Print all of the data below word for word, leaving out the pictures.

EXERCISE INPUTS:
■ ■ ■ ■ ■ ■ ■
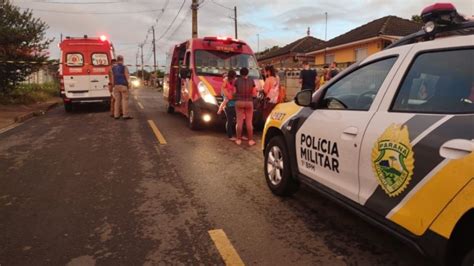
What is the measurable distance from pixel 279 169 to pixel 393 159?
7.64 ft

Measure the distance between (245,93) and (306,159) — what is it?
15.0 feet

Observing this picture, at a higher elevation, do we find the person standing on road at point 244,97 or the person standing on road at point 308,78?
the person standing on road at point 308,78

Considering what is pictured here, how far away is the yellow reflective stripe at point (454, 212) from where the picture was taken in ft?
8.11

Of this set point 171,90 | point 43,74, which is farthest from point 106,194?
point 43,74

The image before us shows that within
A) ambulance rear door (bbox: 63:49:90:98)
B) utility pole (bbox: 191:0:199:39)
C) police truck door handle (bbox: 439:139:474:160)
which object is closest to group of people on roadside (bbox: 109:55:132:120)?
ambulance rear door (bbox: 63:49:90:98)

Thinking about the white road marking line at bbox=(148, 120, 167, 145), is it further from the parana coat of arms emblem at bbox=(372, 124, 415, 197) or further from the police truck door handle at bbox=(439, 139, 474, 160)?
the police truck door handle at bbox=(439, 139, 474, 160)

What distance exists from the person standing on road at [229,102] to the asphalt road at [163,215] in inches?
60.9

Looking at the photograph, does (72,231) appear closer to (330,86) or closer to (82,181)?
(82,181)

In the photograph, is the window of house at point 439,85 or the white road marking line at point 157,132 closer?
the window of house at point 439,85

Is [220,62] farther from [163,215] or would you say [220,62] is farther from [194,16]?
[194,16]

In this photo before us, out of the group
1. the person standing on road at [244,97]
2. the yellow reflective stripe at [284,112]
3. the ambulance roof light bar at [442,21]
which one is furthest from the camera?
the person standing on road at [244,97]

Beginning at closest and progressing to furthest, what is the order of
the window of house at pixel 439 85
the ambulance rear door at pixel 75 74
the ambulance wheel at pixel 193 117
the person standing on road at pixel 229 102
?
the window of house at pixel 439 85, the person standing on road at pixel 229 102, the ambulance wheel at pixel 193 117, the ambulance rear door at pixel 75 74

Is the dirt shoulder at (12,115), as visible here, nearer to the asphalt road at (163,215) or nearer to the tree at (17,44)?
the tree at (17,44)

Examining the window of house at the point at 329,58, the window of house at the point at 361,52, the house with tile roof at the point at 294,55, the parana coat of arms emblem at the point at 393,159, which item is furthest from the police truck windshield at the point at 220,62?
the house with tile roof at the point at 294,55
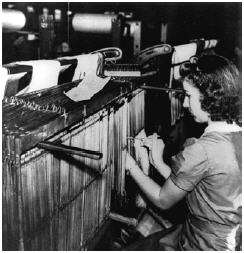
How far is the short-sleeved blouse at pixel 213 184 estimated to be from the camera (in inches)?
68.2

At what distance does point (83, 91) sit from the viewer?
1650 millimetres

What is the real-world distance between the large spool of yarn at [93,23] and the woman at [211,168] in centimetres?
168

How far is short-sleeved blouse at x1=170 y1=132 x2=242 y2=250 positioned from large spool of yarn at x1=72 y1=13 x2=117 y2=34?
6.61ft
■ ■ ■ ■ ■ ■ ■
RESPONSE BELOW:
What is the measurable distance from pixel 279 169 to pixel 393 159?
7.64 ft

Measure the distance between (245,93) and (306,159) — what is it?
15.0 feet

Observing this picture, at a higher elevation, do we find the person standing on road at point 244,97 or the person standing on road at point 308,78?
the person standing on road at point 308,78

Considering what is pictured here, how far away is the yellow reflective stripe at point (454, 212) from where the picture was taken in ft?
8.11

Of this set point 171,90 | point 43,74, which is farthest from point 106,194?
point 43,74

The image before us shows that within
A) ambulance rear door (bbox: 63:49:90:98)
B) utility pole (bbox: 191:0:199:39)
C) police truck door handle (bbox: 439:139:474:160)
which object is closest to group of people on roadside (bbox: 109:55:132:120)?
ambulance rear door (bbox: 63:49:90:98)

Thinking about the white road marking line at bbox=(148, 120, 167, 145), is it further from the parana coat of arms emblem at bbox=(372, 124, 415, 197) or further from the police truck door handle at bbox=(439, 139, 474, 160)?
the police truck door handle at bbox=(439, 139, 474, 160)

What distance exists from the person standing on road at [229,102] to the asphalt road at [163,215] in inches?
60.9

Looking at the photograph, does (72,231) appear closer to (330,86) or closer to (82,181)?
(82,181)

In the photograph, is the window of house at point 439,85 or the white road marking line at point 157,132 closer?
the window of house at point 439,85

Is [220,62] farther from [163,215] or would you say [220,62] is farther from [194,16]?
[194,16]

In this photo before us, out of the group
1. the person standing on road at [244,97]
2. the yellow reflective stripe at [284,112]
3. the ambulance roof light bar at [442,21]
which one is furthest from the camera?
the person standing on road at [244,97]

Beginning at closest and progressing to furthest, what is the order of
the window of house at pixel 439 85
the ambulance rear door at pixel 75 74
the ambulance wheel at pixel 193 117
the person standing on road at pixel 229 102
?
the window of house at pixel 439 85, the person standing on road at pixel 229 102, the ambulance wheel at pixel 193 117, the ambulance rear door at pixel 75 74

Is the dirt shoulder at (12,115), as visible here, nearer to the asphalt road at (163,215) or nearer to the tree at (17,44)?
the tree at (17,44)

Examining the window of house at the point at 329,58, the window of house at the point at 361,52, the house with tile roof at the point at 294,55, the parana coat of arms emblem at the point at 393,159, which item is furthest from the police truck windshield at the point at 220,62?
the house with tile roof at the point at 294,55
How far is the short-sleeved blouse at pixel 213 184 estimated to be from the camera (in inches)?
68.2

At what distance does point (83, 91) sit from the viewer?
1650 millimetres

What is the real-world distance between the large spool of yarn at [93,23] and the woman at [211,168] in centimetres?
168

How far is short-sleeved blouse at x1=170 y1=132 x2=242 y2=250 positioned from large spool of yarn at x1=72 y1=13 x2=117 y2=34?
6.61ft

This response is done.